Fragmento de página:
%%
Los campos de concentración y la cosa televisiva han condicionado la cultura
de finales del siglo veinte.
George Steiner
Con anteojos negros,
sosteniendo un ademán rígido e intimidatorio, y prolongando la típica pose que
preanunciaba alguna estatua canónica, Pinochet se instala en la foto que se convirtió en
divisa de su poder. Septiembre del 73. Rodeado por sus guardaespaldas,
cómplices o herederos, entre todos dibujan una simetría que corrobora el orden obsceno
instaurado por el bombardeo de La Moneda y el asesinato de Salvador Allende. Mientras el
epitafio de la democracia chilena repetía como en un eco:
Septiembre 1973; Santiago y las Alamedas
Otros retumbantes genocidas, como Videla o Massera, a pesar de sus méritos notorios, no
alcanzaron una imagen tan densa como la que logró Pinochet. Quizá porque estos
compatriotas se distribuían en comandita las acciones represivas o porque sus rasgos
personales no se prestaban tan fácilmente para la caricatura o el grotesco. Sin
descartar, por el revés de la trama que el gobierno eliminado en 1973 facilitaba, por sus
orígenes socialistas, una comprensión más inmediata, sobre todo en el exterior, y a
causa de la dramática polarización que se había producido en Chile.
%%
Transcribe íntegro y sin ningún cambio el fragmento sobre la fotografía de Pinochet. Los ítems provienen de una fuente distinta a la del fragmento.

Información proporcionada:
%%
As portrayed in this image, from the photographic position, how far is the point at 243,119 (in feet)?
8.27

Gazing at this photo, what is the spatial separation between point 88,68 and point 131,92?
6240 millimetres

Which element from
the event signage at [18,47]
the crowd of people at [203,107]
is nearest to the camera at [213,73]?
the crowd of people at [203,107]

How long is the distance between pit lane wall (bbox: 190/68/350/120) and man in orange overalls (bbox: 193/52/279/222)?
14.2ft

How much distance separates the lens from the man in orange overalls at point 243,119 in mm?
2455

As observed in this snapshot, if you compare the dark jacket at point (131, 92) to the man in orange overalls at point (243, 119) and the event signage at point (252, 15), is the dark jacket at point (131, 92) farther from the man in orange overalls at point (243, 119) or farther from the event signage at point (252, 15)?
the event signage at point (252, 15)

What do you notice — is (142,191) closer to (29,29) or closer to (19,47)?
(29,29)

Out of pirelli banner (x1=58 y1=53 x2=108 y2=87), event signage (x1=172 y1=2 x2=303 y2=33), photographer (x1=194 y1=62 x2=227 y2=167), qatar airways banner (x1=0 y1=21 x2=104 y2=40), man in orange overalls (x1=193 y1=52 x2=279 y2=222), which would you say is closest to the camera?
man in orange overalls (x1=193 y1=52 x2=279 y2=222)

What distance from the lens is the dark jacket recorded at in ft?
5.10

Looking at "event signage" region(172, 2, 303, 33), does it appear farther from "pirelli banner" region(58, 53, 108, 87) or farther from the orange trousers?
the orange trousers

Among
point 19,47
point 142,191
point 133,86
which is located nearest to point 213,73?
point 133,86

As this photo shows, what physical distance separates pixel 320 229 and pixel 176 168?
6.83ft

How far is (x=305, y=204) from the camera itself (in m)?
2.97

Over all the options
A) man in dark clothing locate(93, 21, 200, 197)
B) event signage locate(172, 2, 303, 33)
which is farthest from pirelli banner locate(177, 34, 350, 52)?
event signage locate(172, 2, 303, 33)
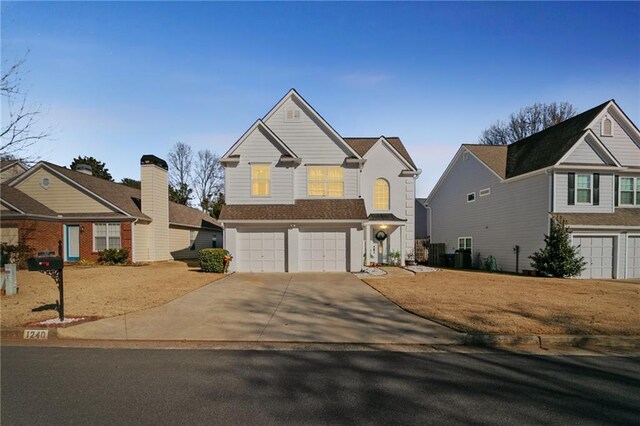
%%
Tarea resuelta:
Los campos de concentración y la cosa televisiva han condicionado la cultura
de finales del siglo veinte.
George Steiner
Con anteojos negros,
sosteniendo un ademán rígido e intimidatorio, y prolongando la típica pose que
preanunciaba alguna estatua canónica, Pinochet se instala en la foto que se convirtió en
divisa de su poder. Septiembre del 73. Rodeado por sus guardaespaldas,
cómplices o herederos, entre todos dibujan una simetría que corrobora el orden obsceno
instaurado por el bombardeo de La Moneda y el asesinato de Salvador Allende. Mientras el
epitafio de la democracia chilena repetía como en un eco:
Septiembre 1973; Santiago y las Alamedas
Otros retumbantes genocidas, como Videla o Massera, a pesar de sus méritos notorios, no
alcanzaron una imagen tan densa como la que logró Pinochet. Quizá porque estos
compatriotas se distribuían en comandita las acciones represivas o porque sus rasgos
personales no se prestaban tan fácilmente para la caricatura o el grotesco. Sin
descartar, por el revés de la trama que el gobierno eliminado en 1973 facilitaba, por sus
orígenes socialistas, una comprensión más inmediata, sobre todo en el exterior, y a
causa de la dramática polarización que se había producido en Chile.